Function for reference:

async def get_node_workers(cls, node_id):
        workers = []
        node_ip = DataSource.node_id_to_ip[node_id]
        node_logs = DataSource.ip_and_pid_to_logs.get(node_ip, {})
        node_errs = DataSource.ip_and_pid_to_errors.get(node_ip, {})
        node_physical_stats = DataSource.node_physical_stats.get(node_id, {})
        node_stats = DataSource.node_stats.get(node_id, {})
        # Merge coreWorkerStats (node stats) to workers (node physical stats)
        pid_to_worker_stats = {}
        pid_to_language = {}
        pid_to_job_id = {}
        for core_worker_stats in node_stats.get("coreWorkersStats", []):
            pid = core_worker_stats["pid"]
            pid_to_worker_stats.setdefault(pid, []).append(core_worker_stats)
            pid_to_language[pid] = core_worker_stats["language"]
            pid_to_job_id[pid] = core_worker_stats["jobId"]
        for worker in node_physical_stats.get("workers", []):
            worker = dict(worker)
            pid = worker["pid"]
            worker["logCount"] = len(node_logs.get(str(pid), []))
            worker["errorCount"] = len(node_errs.get(str(pid), []))
            worker["coreWorkerStats"] = pid_to_worker_stats.get(pid, [])
            worker["language"] = pid_to_language.get(
                pid, dashboard_consts.DEFAULT_LANGUAGE)
            worker["jobId"] = pid_to_job_id.get(
                pid, dashboard_consts.DEFAULT_JOB_ID)

            await GlobalSignals.worker_info_fetched.send(node_id, worker)

            workers.append(worker)
        return workers
mfitton commented 3 years ago

Yep, the CPUs in the dashboard per-node are also as reported by psutil, not based on the resources that Ray has in its scheduler.

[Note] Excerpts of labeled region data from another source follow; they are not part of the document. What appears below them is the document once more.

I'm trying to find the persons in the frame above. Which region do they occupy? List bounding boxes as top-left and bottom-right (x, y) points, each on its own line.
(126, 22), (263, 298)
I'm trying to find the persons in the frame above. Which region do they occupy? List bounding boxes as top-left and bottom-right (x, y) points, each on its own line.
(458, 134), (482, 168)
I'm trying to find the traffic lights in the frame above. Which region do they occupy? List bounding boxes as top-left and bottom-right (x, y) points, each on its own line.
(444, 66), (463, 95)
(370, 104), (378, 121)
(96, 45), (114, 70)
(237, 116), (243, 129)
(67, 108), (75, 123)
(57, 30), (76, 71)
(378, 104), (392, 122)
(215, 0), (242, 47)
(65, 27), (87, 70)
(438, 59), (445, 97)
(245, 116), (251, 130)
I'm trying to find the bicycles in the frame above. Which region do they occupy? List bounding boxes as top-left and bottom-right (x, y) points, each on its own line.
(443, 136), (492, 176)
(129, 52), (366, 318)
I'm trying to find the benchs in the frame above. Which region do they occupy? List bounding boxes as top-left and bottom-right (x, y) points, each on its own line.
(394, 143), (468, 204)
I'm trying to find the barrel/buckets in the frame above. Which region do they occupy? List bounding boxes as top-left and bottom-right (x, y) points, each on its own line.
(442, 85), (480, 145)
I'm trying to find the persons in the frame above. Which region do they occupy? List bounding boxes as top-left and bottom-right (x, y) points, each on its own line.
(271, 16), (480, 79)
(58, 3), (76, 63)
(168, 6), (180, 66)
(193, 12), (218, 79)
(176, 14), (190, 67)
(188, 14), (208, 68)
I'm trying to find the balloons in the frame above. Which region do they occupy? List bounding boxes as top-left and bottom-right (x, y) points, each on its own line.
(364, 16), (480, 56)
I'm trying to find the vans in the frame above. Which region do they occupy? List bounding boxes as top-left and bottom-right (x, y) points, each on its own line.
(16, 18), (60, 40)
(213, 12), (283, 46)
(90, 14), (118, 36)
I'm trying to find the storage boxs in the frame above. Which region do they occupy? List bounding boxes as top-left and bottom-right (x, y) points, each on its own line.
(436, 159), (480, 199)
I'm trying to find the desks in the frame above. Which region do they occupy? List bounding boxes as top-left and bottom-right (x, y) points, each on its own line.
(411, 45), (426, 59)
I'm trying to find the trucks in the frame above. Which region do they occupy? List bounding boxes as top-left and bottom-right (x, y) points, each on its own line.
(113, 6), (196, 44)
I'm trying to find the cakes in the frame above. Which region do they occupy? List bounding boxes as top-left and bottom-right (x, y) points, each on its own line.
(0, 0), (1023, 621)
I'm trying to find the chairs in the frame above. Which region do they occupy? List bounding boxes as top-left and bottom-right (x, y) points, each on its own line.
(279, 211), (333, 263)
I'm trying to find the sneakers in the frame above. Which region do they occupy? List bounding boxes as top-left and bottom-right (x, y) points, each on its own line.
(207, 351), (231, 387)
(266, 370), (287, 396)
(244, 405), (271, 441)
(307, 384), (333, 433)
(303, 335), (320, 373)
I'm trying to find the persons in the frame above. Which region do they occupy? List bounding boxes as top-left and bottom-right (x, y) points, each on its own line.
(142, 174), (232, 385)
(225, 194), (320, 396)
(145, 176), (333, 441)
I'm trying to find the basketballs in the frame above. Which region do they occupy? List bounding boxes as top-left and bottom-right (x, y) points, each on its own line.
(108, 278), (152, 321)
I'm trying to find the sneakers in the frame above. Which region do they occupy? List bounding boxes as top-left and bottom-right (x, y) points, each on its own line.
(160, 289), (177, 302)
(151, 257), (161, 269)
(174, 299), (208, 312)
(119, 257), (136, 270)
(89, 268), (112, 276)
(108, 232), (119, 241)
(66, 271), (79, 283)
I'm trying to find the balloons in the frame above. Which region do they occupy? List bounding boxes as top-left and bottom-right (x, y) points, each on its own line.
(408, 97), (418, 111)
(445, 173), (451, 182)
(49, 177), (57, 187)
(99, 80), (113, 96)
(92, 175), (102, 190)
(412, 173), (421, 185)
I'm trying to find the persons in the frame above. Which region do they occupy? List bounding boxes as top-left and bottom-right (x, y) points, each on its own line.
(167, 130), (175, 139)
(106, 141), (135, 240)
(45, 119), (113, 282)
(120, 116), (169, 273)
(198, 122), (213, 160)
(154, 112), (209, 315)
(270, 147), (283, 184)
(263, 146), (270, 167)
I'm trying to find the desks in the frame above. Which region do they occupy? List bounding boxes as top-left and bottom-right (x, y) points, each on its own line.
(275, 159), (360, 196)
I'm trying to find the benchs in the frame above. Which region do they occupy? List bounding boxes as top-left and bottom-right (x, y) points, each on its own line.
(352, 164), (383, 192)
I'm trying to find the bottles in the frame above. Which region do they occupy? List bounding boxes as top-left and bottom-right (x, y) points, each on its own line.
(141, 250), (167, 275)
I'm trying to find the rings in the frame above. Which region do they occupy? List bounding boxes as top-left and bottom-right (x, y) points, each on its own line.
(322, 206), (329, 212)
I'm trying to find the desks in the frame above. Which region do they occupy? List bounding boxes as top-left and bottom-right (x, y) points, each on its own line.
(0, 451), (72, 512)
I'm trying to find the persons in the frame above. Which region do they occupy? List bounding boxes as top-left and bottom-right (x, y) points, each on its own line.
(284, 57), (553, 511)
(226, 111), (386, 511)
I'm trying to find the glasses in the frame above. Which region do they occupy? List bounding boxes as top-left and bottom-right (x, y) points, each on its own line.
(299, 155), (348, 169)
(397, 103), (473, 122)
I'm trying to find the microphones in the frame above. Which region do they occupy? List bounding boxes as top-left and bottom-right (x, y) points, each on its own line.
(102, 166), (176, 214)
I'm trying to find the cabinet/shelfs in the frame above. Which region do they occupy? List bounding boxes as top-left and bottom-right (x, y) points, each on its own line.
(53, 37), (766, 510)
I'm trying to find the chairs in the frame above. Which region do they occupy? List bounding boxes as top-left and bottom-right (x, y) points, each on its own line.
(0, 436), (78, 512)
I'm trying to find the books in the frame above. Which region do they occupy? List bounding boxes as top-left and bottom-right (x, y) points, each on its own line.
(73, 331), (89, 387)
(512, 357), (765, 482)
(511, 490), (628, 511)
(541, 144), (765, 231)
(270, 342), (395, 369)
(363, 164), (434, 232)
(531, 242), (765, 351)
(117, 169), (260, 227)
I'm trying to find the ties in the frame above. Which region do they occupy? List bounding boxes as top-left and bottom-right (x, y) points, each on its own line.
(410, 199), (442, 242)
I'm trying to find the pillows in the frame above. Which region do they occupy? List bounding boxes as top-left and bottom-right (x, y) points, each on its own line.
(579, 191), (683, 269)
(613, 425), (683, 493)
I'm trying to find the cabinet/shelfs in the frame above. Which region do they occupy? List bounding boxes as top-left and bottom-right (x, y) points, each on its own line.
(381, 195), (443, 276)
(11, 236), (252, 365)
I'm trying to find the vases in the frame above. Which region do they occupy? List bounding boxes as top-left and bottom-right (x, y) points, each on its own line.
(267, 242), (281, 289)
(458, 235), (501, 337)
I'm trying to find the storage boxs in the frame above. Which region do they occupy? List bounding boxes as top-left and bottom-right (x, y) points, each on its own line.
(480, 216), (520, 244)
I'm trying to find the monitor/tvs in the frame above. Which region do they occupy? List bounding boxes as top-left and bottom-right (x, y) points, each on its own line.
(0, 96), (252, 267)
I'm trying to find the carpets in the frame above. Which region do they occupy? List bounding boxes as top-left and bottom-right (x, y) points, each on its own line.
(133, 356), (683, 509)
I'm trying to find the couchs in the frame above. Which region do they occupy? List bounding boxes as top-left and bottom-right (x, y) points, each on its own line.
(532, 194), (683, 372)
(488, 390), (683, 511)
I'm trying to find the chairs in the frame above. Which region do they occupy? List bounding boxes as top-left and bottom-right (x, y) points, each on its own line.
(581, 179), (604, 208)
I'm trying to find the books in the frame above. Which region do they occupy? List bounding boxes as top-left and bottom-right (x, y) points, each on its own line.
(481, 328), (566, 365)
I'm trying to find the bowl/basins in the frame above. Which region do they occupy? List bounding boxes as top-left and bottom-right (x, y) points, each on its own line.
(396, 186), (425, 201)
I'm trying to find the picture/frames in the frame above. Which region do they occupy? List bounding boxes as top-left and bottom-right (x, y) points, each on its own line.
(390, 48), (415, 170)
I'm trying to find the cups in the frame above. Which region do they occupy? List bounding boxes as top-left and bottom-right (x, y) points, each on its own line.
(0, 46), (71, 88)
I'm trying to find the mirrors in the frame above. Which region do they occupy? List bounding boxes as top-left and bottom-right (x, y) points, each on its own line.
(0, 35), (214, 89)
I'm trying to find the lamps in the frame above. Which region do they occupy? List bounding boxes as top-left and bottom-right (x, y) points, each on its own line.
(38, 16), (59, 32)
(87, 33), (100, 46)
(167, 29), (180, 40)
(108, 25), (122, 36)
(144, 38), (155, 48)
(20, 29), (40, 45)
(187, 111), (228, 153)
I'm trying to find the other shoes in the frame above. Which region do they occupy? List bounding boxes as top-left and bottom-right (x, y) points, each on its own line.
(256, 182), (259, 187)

This explains why 8 CPUs are reported even though Ray was initialized with 16 CPUs, because there are 8 CPUs on the node.

This is recorded in the reporter_agent: https://github.com/ray-project/ray/blob/master/dashboard/modules/reporter/reporter_agent.py#L66

Stefan-1313 commented 3 years ago

@blueplastic Perhaps you have logical cores. Try: psutil.cpu_count(logical=False) and psutil.cpu_count(logical=True)

and see if it explains the difference.

scottsun94 commented 1 year ago

Why does Ray allow being initialized with a higher number of CPUs than there are physically? I was expecting it to throw an error for any number > 8. Is there ever a benefit in declaring a higher num_cpus than there are physical cores?

@blueplastic Does @rkooo567 's reply answer this question? Having this logical/bookkeeping resource concept is helpful in some other cases: for example, when you need heterogeneous clusters, you could specify cpu=0 for gpu nodes so that no cpu tasks will be scheduled there.

The mismatch between ray.available_resources() showing 16 CPU cores and the Dashboard showing 8 cores was surprising. I was expecting to see 16 Python PIDs in the Dashboard and assumed Ray was going to let me oversubscribe. Furthermore, if I decorated a function with @ray.remote(num_cpus=16), it runs successfully, even though I technically only have 8 physical cores here.

@blueplastic Does it make sense to you?